**WHAT TO PRODUCE:** Transcribe, word for word, the part of the film review below starting with "For anyone who’s" and going on through "well – dream-like.".

**TEXT BLOCK:**
* Begin *
For anyone who’s ever asked questions about the nature of dreams and reality, you’ll find them all in this quirky little movie – the questions, not the answers. But in this field, you don’t need answers. Just asking the right questions can change the way you see the world. I thought the film was a beautifully crafted discussion piece, a gem of art-house animated movie-making – thought provoking, astonishing, and – well – dream-like.
Without spoiling anything, the main character in the film arrives in a town that’s familiar to him, but which has also taken on certain odd qualities. The characters he meets seem intensely hung up on existential matters – from college professors to ordinary people in the street – they all have something to impart to him regarding the nature of reality. At intervals, he wakes up and realises he’s been dreaming all of this. But these are false awakenings – the kind where you think you’ve woken up and gone through your normal routine to start your day, only to find yourself waking up again, that you’d simply dreamed waking up. Each successive false awaking, plunges our character deeper into the dream. By now he knows he’s dreaming, realises he’s fully lucid and able to participate in the dream world. He wonders if in fact he’s dead, wonders how he can escape and finally wake up,…
Dreams feature a lot in my stories, either as a means of passing on a vital insight to one of the protagonists, or more full on, as a means of slipping out of one reality and entering another. In the past there’s been a tendency in fiction to rely on some form of technology to do this for us, to open the doors to other worlds – fantastic machines to make all things possible. But lately I sense things are changing, that our collective love affair with technology is coming to an end and what we’re heading for is a period of collective navel gazing in order to work out what it is we want from our lives. This might take some time. Indeed, it’s a process that can take a life-time, but I think it’s also healthy. It’s when we deny the objective reality of our dream life that the trouble starts. You don’t need fantastic machines to be at the cutting edge of reality, all you need is a working knowledge of the one thing we were all born with. Our mind.
Dreaming isn’t dead. It’s just that nobody teaches any more, so nobody knows that it exists.
* End *
**RAW RECORDS:**
* Begin *
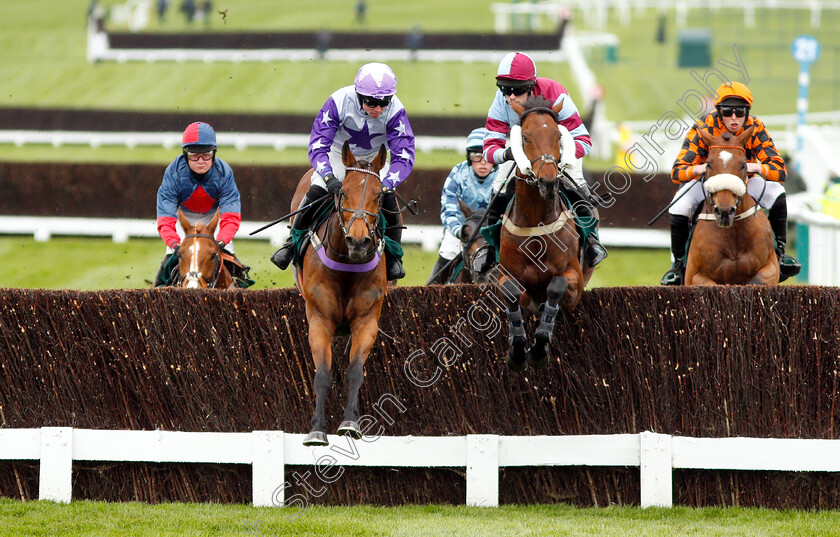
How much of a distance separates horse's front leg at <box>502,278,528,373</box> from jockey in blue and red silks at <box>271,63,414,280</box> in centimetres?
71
* End *
* Begin *
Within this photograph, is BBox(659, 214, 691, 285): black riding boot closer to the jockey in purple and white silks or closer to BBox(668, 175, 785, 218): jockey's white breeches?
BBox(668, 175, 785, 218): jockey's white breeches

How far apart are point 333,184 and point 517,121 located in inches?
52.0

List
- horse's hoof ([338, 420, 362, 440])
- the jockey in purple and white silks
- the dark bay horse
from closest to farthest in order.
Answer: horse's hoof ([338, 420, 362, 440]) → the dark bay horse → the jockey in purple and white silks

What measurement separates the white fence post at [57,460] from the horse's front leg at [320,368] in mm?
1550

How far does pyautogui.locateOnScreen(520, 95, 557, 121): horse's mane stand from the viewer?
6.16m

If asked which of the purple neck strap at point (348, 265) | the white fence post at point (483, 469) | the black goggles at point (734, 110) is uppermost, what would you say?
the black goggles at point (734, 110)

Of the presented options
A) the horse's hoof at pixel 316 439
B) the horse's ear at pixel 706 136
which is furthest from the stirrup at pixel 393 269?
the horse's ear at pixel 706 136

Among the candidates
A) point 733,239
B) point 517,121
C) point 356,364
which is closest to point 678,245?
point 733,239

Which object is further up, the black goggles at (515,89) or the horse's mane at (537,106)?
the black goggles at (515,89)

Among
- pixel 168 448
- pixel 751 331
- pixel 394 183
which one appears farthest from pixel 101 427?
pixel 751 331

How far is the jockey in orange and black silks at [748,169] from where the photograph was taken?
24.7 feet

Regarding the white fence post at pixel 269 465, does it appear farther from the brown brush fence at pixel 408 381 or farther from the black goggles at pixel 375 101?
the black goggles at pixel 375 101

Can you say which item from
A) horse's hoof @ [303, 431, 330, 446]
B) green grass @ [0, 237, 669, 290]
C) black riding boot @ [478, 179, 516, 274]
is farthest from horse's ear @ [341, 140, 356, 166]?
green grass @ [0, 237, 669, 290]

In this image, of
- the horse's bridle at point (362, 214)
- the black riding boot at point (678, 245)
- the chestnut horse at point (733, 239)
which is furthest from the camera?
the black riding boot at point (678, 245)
* End *
**TASK SOLUTION:**
For anyone who’s ever asked questions about the nature of dreams and reality, you’ll find them all in this quirky little movie – the questions, not the answers. But in this field, you don’t need answers. Just asking the right questions can change the way you see the world. I thought the film was a beautifully crafted discussion piece, a gem of art-house animated movie-making – thought provoking, astonishing, and – well – dream-like.